▶ [EXERCISE INSTRUCTIONS] Skip the pictures. Return exactly the lines from the one containing "Sustainability & Economic" through the end of the entries below.

▶ [PROVIDED RECORDS]
--- START ---

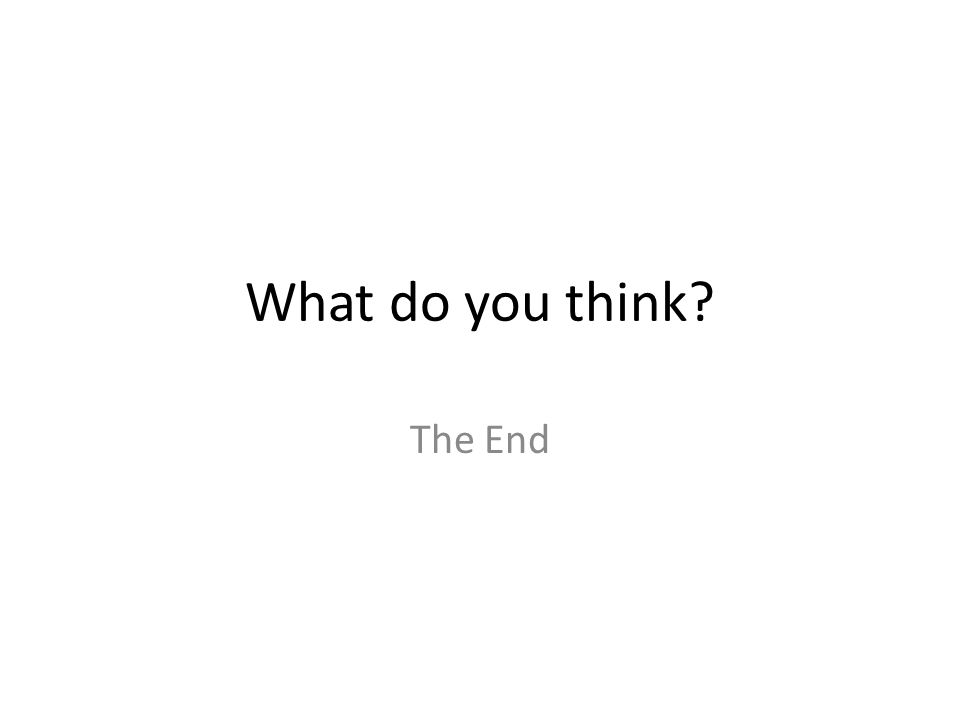 What do you think The End
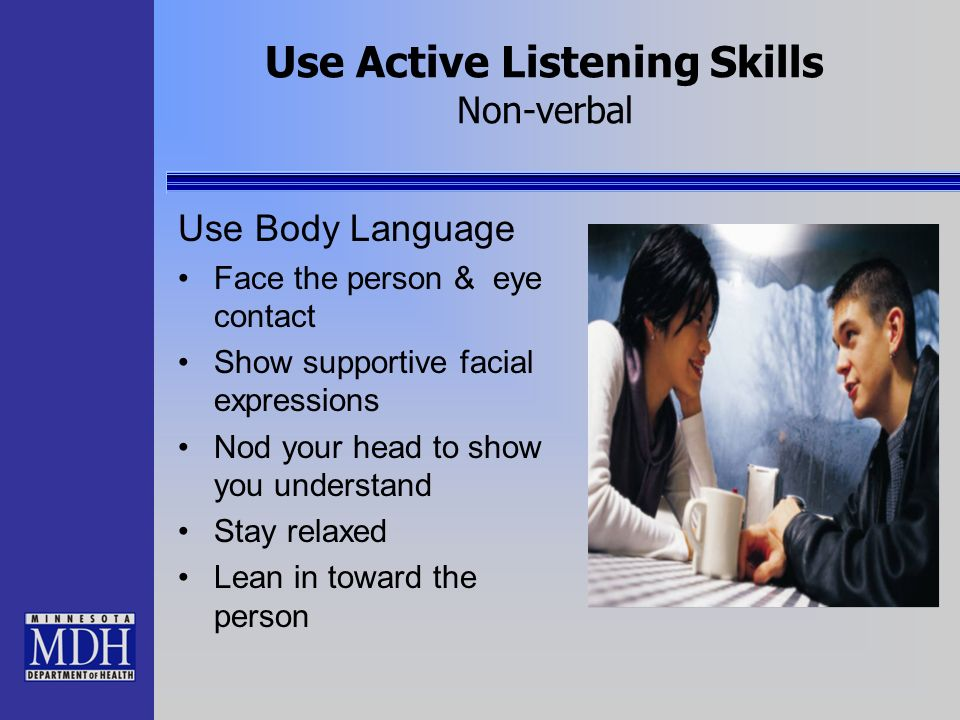 Use Active Listening Skills Non-verbal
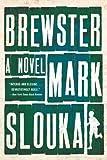 Image of Brewster: A Novel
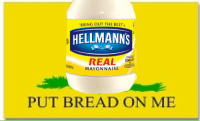 @Hellmanns hey hellmans I spend all my free time making mayonnaise memes: BRING OUT THE BEST  HELLMANNS  REAL  MAYONNAISE  PUT BREAD ON ME @Hellmanns hey hellmans I spend all my free time making mayonnaise memes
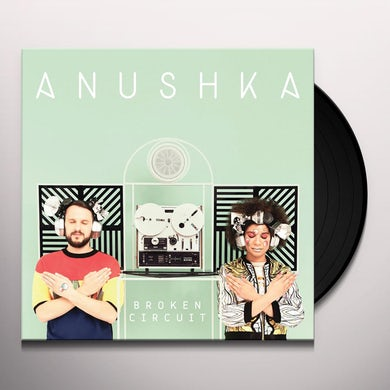 Anushka BROKEN CIRCUIT Vinyl Record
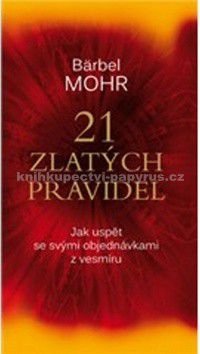 Bärbel Mohr: 21 zlatých pravidel cena od 66 Kč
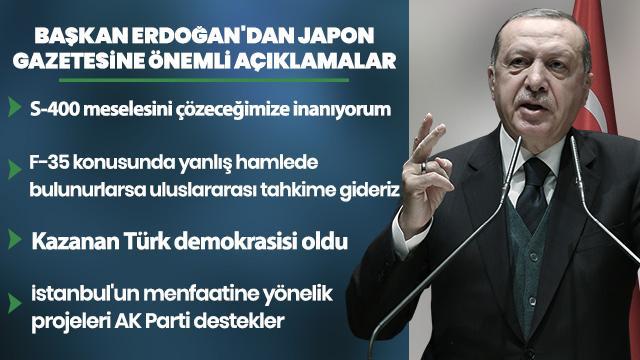 Başkan Erdoğan'dan Japon gazetesine önemli açıklamalar: Kazanan Türk demokrasisi olmuştur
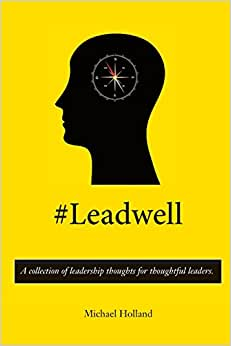 #Leadwell: A Collection Of Leadership Thoughts For Thoughtful Leaders.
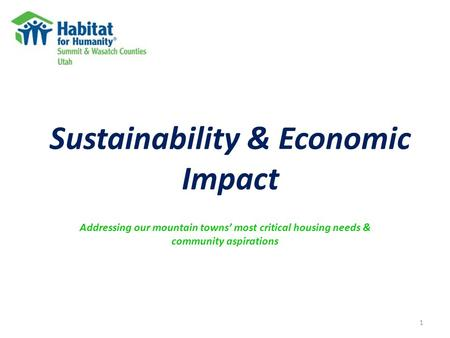 Sustainability & Economic Impact Addressing our mountain towns' most critical housing needs & community aspirations 1.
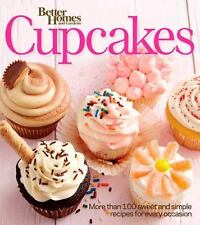 Better Homes and Gardens Cupcakes: More than 100 sweet and simple recipes for...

--- END ---

▶ [ANSWER FOR THE TASK]
 Sustainability & Economic Impact Addressing our mountain towns' most critical housing needs & community aspirations 1.
 Better Homes and Gardens Cupcakes: More than 100 sweet and simple recipes for...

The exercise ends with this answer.